For most of our careers, we wrote tests for ourselves. For our future selves, for our teammates, for that person who'd maintain this code two years from now. Tests were a safety net for humans.

That's still true. But there's a new primary consumer of your test suite: the agent.

You're writing tests so that a machine can know if it succeeded. That changes what "good test coverage" means. You stop optimizing for vanity metrics like code coverage percentage and start optimizing for signal density and fast feedback.

Think about it practically:

  • A test that takes 8 minutes to run? Useless for an agent iterating rapidly. That's 8 minutes of dead time per cycle.
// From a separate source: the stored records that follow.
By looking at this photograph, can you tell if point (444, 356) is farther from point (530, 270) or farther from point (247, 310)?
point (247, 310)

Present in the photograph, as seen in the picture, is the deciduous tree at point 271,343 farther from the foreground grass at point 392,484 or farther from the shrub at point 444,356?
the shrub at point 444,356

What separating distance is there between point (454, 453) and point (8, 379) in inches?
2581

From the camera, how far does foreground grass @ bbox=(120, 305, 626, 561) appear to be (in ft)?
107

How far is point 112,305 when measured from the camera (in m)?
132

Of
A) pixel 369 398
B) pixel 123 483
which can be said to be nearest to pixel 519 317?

The agent needs feedback in seconds, not minutes.

  • A test that's flaky 5% of the time? Actively harmful. The agent can't distinguish "I broke something" from "the test is being unreliable." It'll either waste cycles fixing something that isn't broken, or learn to ignore failures. Neither is good.

  • A test that validates behavior but not architecture? Insufficient. The code might work, but it might work in a way that violates your team's patterns. The agent doesn't know the difference unless your linters and architecture tests tell it.

Here's the framework I've been using: every piece of verification infrastructure should answer a yes/no question the agent can act on. Did the tests pass? Did the linter clear? Did the build succeed? Binary signals. Fast feedback. No ambiguity.

The Android Playbook

Alright, let's get specific. You're an Android engineer. You have an existing codebase. How do you actually retrofit verification loops that agents can use?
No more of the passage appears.